TAREFAS:
1 > Transcreva do texto sobre a ciência moderna e a observação o trecho que começa em "Mas a ciência" e segue até "de verdades oficiais.".
2 > Estenda o texto sobre a ciência moderna e a observação, começando logo após a última frase dele.

TEXTO EM ESTUDO:
§
Mas a ciência moderna substituiu os sentidos pela tecnologia e a experiência direta pelos equipamentos de alta precisão; nada mais que tenha sido captado pelo olho humano tem valor, a não ser que venha intermediado por uma lente de telescópio. É óbvio e desnecessário dizer que o aprimoramento tecnológico não apenas é bem-vindo às ciências como é condição essencial do seu desenvolvimento; porém, no contexto de uma leitura viciada dos dados obtidos, de conclusões já estabelecidas antes mesmo de qualquer análise e da proclamação dos instrumentos científicos como únicos meios válidos e suficientemente confiáveis para a investigação da realidade, como é o caso, o aperfeiçoamento desenfreado desses aparatos se transforma na mera fabricação de novas ferramentas de monopolização do conhecimento e decretação de verdades oficiais.

O problema das interpretações falseadas por um posicionamento preexistente está intimamente ligado a essa subordinação forçada da observação pura, digamos assim, à instrumentação científica, subordinação sem a qual os novos paradigmas impostos não se podem sustentar. Por exemplo: há muito que, ao longo deste artigo, deve ter ressoado na cabeça de muitos leitores o argumento de que o avanço tecnológico dos equipamentos foi responsável justamente por demonstrar que a experiência que temos do mundo através da própria percepção é completamente enganosa. Este seria, sem dúvida, um forte argumento, se isso ao menos fosse verdade — até hoje não há uma única informação ou conjunto de informações obtidas através dos artefatos modernos que prove que a Terra seja um globo e que esteja em movimento2; ocorre que os dados obtidos podem ser testados e interpretados diferentemente a depender do modelo cosmológico utilizado (ainda que, para os cientistas contemporâneos, quando um dado contradiz ou não se encaixa em seu modelo, a culpa seja sempre do dado). Logo, o discurso corrente acerca da inquestionável “comprovação científica” dessas questões nada mais é do que uma narrativa que se deseja tornar oficial a partir da escolha prévia de um modelo de referência favorito, visto que fundado, como já dissemos, sobre a recusa e a ruptura com todo um sistema de valores e concepções que se pretende eliminar. A velha cantilena de que a ciência moderna inaugura uma astronomia e uma cosmologia baseadas estritamente na observação, e que, portanto, não pode ser colocada em dúvida, não poderia ser mais falsa, nem constituir melhor amostra da já costumeira inversão histórica.3

Por outro lado, toda essa tecnologia termina ao alcance de apenas um punhado de eleitos pertencentes à turma do discurso oficial, garantindo, quanto ao pesquisador interessado, amador ou profissional, mas que se encontre fora do círculo das convicções obrigatórias da comunidade científica, que praticamente jamais tenha acesso aos instrumentos considerados os únicos válidos para a investigação dos problemas, e, quanto ao cidadão comum, que jamais lance mão (e, na maioria dos casos, que sequer se aproxime) dos apetrechos que ele agora acredita tratar-se dos únicos artifícios para um conhecimento real daquilo que o cerca. Ele já não crê na eficácia e na confiabilidade da própria percepção, da própria relação com este mundo, mas vive em profunda cisão com ele, dilatando cada vez mais uma fenda que agora só pode ser preenchida pela palavra de ordem dos novos donos do céu: o mundo é o que eles disserem que é, ainda que se veja outra coisa.
§
DADOS EXTRAÍDOS:
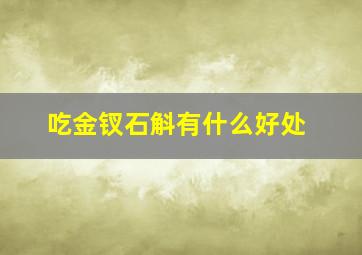 吃金钗石斛有什么好处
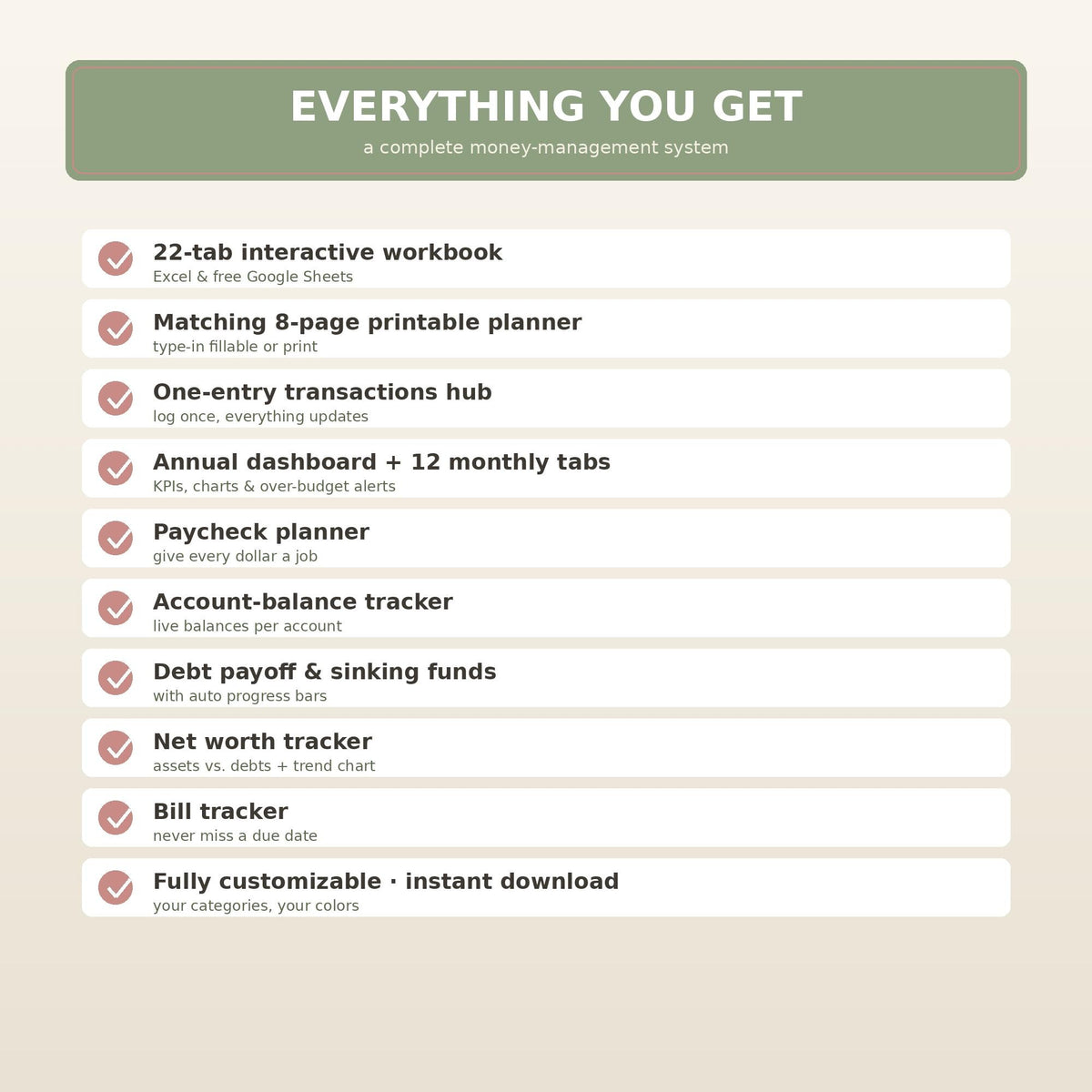 EVERYTHING YOU GET

a complete money-management system

22-tab interactive workbook
Excel & free Google Sheets

Matching 8-page printable planner
type-in fillable or print

One-entry transactions hub
log once, everything updates

Annual dashboard + 12 monthly tabs
KPIs, charts & over-budget alerts

Paycheck planner
give every dollar a job

Account-balance tracker
live balances per account

Debt payoff & sinking funds
with auto progress bars

Net worth tracker
assets vs. debts + trend chart

Bill tracker
never miss a due date

Fully customizable · instant download
your categories, your colors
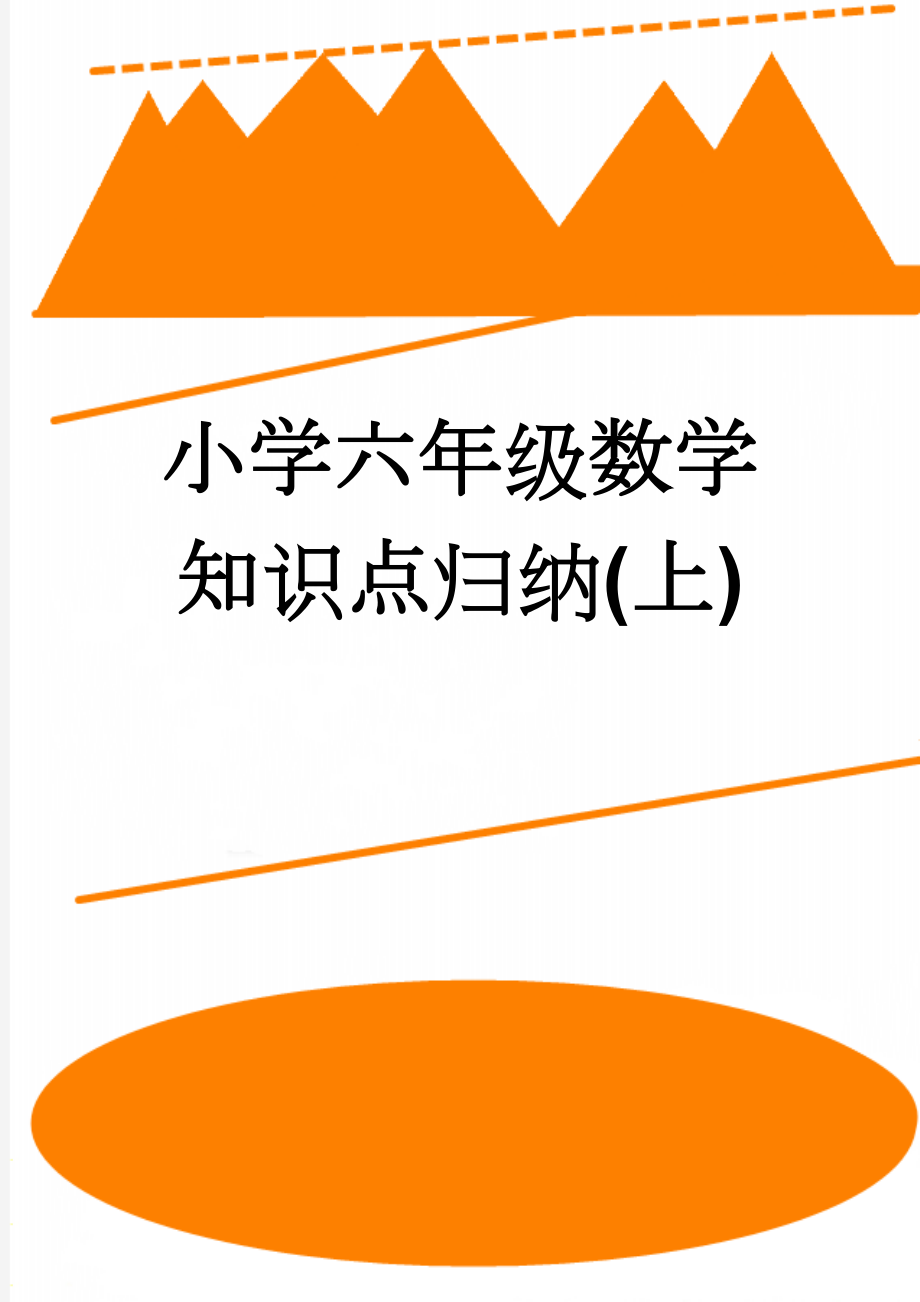 小学六年级数学知识点归纳(上)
§
RESPOSTAS POR TAREFA:
1 >
Mas a ciência moderna substituiu os sentidos pela tecnologia e a experiência direta pelos equipamentos de alta precisão; nada mais que tenha sido captado pelo olho humano tem valor, a não ser que venha intermediado por uma lente de telescópio. É óbvio e desnecessário dizer que o aprimoramento tecnológico não apenas é bem-vindo às ciências como é condição essencial do seu desenvolvimento; porém, no contexto de uma leitura viciada dos dados obtidos, de conclusões já estabelecidas antes mesmo de qualquer análise e da proclamação dos instrumentos científicos como únicos meios válidos e suficientemente confiáveis para a investigação da realidade, como é o caso, o aperfeiçoamento desenfreado desses aparatos se transforma na mera fabricação de novas ferramentas de monopolização do conhecimento e decretação de verdades oficiais.

2 >
II — Jogo de espelhos


Mas não bastou tornar o homem um ser entorpecido, letárgico, convencido da debilidade da própria inteligência — foi preciso fazê-lo perder, ainda, o senso da objetividade mesma, da presença concreta, real, de tudo que o rodeia.

Do subjetivismo cartesiano ao kantismo, as pessoas foram levadas a crer que tudo o que experienciam, absolutamente tudo, seja produto de sua própria mente, arremedos de imagens mais ou menos provisórias se sobrepondo e ganhando formas quaisquer em conjunto. Não há universo físico real (quanto menos metafísico), mas apenas representações mentais, sinapses, impulsos cognitivos. Não há mais percepção sensorial de um mundo concreto, são as “sensações” que criam a imagem do que chamamos de mundo. Nossa consciência não mais apreende o que se nos apresenta realmente, agora é ela quem organiza um punhado de espasmos sensoriais caóticos e cria uma coisa a que chamamos “realidade”. Em resumo, nada existe objetivamente e, ainda que o fizesse, não poderia jamais ser conhecido como tal; somos um bando de fantasmas vagando por um campo de ilusões, uma horda de cegos sonhando com o que nunca vimos.4

Não olhe para cima


E aqui nos encontramos. Fragmentando completamente sua experiência do mundo material e crendo-se inconciliavelmente separado dele, que agora já lhe parece mais uma bizarra e incompreensível fantasia neurótica, o homem perdeu também, por consequência, todo seu senso de apreensão simbólica. O mesmo cosmos que, em todas as épocas, foi palco de espetáculos repletos de significados, é hoje uma tela preta e muda de propriedade dos sacerdotes da nova religião científica, que só se utilizam dele para deformá-lo aos olhos do público e alimentar seus devotos com as tão louvadas migalhas da vida extraterrestre, colonizações interplanetárias, dobras espaciais, viagens pelo espaço-tempo, multiversos, entre outros elementos de ficção científica travestidos de aguda perspicácia acadêmica — mas que nem por isso, ou exatamente por isso, não deixam de justificar rios de verbas públicas para suas “pesquisas”.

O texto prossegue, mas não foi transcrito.